I know it isn't British, but I haven't ever had a lyric hit my quite like "I ain't sayin' you treated me unkind, you could've done better but I don't mind. You just kind of wasted my precious time, but don't think twice, its all right." That hit me like a fist to the gut the first time I heard it -- I almost started crying.
There's a good argument that everything written by George Gershwin, Irving Berlin, and Cole Porter is better than anything written by Robbie Williams, but I'm guessing that the average age of the polled audience, combined with the fact that standards can't really be considered to be "pop" music anymore, made them off limits.
There's a good argument that everything written by George Gershwin, Irving Berlin, and Cole Porter is better than anything written by Robbie Williams,
Excellent point.
The girls today in society long for classical poetry, but to win their hearts you must quote, with ease, Aeschylus and Euripides.
"Lyrics You can't understand"
----Isn't that called dissonance?
I'll show you lyrics you can't understand. Try listening to Pink Floyd's "Dark Side Of The Moon". Great Gig In The Sky----my favorite song on that album. Been trying to figure out those lyrics for the past 25 years....I'l get it yet.
Peace, Maxine
My eyes adored you
Though I never laid a hand on you
My eyes adored you
"Lyrics You can't understand"
----Isn't that called dissonance?
Reminds me of a routine a friend and I did about "REM Songs You Almost Know the Lyrics To!" My favorite part being:
...(while bobbing your head to the music in your head and performing the white man overbite) ...pause...pause...pause...pause... "LEONARD BERNSTEIN."
Comedy, do not attempt at home.
Man. A lot of lame-oid stuff on that list. But then I have always hated post 1970 pop, preferring alt.pop or other genres like blues or jazz. I can't give just one best lyric from the most "pop" stuff I've listened too, so here's a couple best:
You're sick of hangin' around and you'd like to travel;
Get tired of travelin' and you want to settle down.
I guess they can't revoke your soul for tryin',
Get out of the door and light out and look all around.

* GIVEN TASK 1
Determine whether each statement below agrees with the lyrics discussion, answering yes or no and quoting the deciding words from it.
(a) One contributor names "Great Gig In The Sky" as a favorite song on "Dark Side Of The Moon."
(b) One contributor states a lifelong preference for post-1970 pop.
(c) One contributor reports having tried to work out certain lyrics for 25 years.
* GIVEN TASK 2
Answer these questions from the lyrics discussion, one per line.
(a) Which three songwriters are said to have written work arguably better than anything by Robbie Williams?
(b) Besides alt.pop, which genres does one contributor name as preferred?
(c) What is the title of the comedy routine mentioned in the discussion?

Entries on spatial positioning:

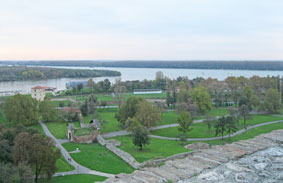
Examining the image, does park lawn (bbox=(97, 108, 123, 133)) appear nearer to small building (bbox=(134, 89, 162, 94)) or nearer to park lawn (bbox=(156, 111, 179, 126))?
park lawn (bbox=(156, 111, 179, 126))

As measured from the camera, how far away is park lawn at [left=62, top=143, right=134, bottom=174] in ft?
79.9

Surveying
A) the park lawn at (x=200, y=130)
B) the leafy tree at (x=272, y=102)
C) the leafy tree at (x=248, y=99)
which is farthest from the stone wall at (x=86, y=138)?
the leafy tree at (x=272, y=102)

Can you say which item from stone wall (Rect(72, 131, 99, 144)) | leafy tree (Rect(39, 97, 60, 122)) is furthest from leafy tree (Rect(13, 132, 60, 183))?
leafy tree (Rect(39, 97, 60, 122))

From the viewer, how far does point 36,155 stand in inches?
803

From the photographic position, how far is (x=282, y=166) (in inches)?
856

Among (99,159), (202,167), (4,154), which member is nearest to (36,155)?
(4,154)

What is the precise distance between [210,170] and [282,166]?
6145 mm

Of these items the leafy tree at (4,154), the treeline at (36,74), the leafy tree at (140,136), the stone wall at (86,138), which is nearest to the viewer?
the leafy tree at (4,154)

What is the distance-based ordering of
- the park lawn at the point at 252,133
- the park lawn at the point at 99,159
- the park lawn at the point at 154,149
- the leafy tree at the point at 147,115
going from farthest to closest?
the leafy tree at the point at 147,115
the park lawn at the point at 252,133
the park lawn at the point at 154,149
the park lawn at the point at 99,159

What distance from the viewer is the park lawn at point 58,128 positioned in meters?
36.4

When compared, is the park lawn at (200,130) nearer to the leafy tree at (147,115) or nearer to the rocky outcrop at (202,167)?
the leafy tree at (147,115)

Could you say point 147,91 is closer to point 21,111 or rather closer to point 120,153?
point 21,111

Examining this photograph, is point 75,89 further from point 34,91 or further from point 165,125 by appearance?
point 165,125

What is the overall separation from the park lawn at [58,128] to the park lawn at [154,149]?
8.56 metres
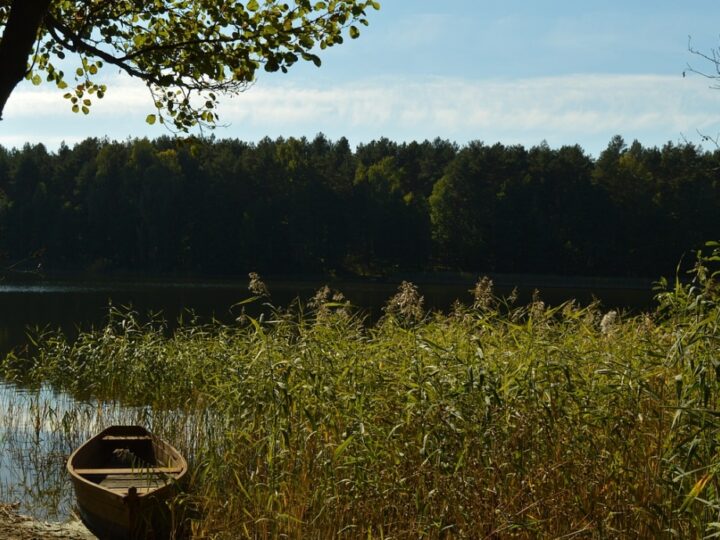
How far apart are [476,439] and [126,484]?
192 inches

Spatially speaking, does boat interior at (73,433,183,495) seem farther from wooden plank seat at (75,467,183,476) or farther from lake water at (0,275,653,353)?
lake water at (0,275,653,353)

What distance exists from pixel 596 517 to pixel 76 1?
7.57 metres

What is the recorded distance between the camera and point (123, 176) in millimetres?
89062

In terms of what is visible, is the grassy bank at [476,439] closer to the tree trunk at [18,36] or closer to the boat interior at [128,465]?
the boat interior at [128,465]

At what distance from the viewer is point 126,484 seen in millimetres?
9516

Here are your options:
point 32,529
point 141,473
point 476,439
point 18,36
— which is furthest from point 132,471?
point 18,36

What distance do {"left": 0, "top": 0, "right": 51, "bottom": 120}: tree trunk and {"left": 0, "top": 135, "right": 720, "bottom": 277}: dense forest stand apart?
77.0 metres

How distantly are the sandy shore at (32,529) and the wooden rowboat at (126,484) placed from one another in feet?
0.48

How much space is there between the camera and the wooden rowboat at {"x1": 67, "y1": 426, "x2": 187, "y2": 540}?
27.1 ft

* ANSWER 1
(a) Yes: "Great Gig In The Sky----my favorite song on that album."
(b) No: "But then I have always hated post 1970 pop"
(c) Yes: "Been trying to figure out those lyrics for the past 25 years"

* ANSWER 2
(a) George Gershwin, Irving Berlin, and Cole Porter
(b) Blues or jazz
(c) "REM Songs You Almost Know the Lyrics To!"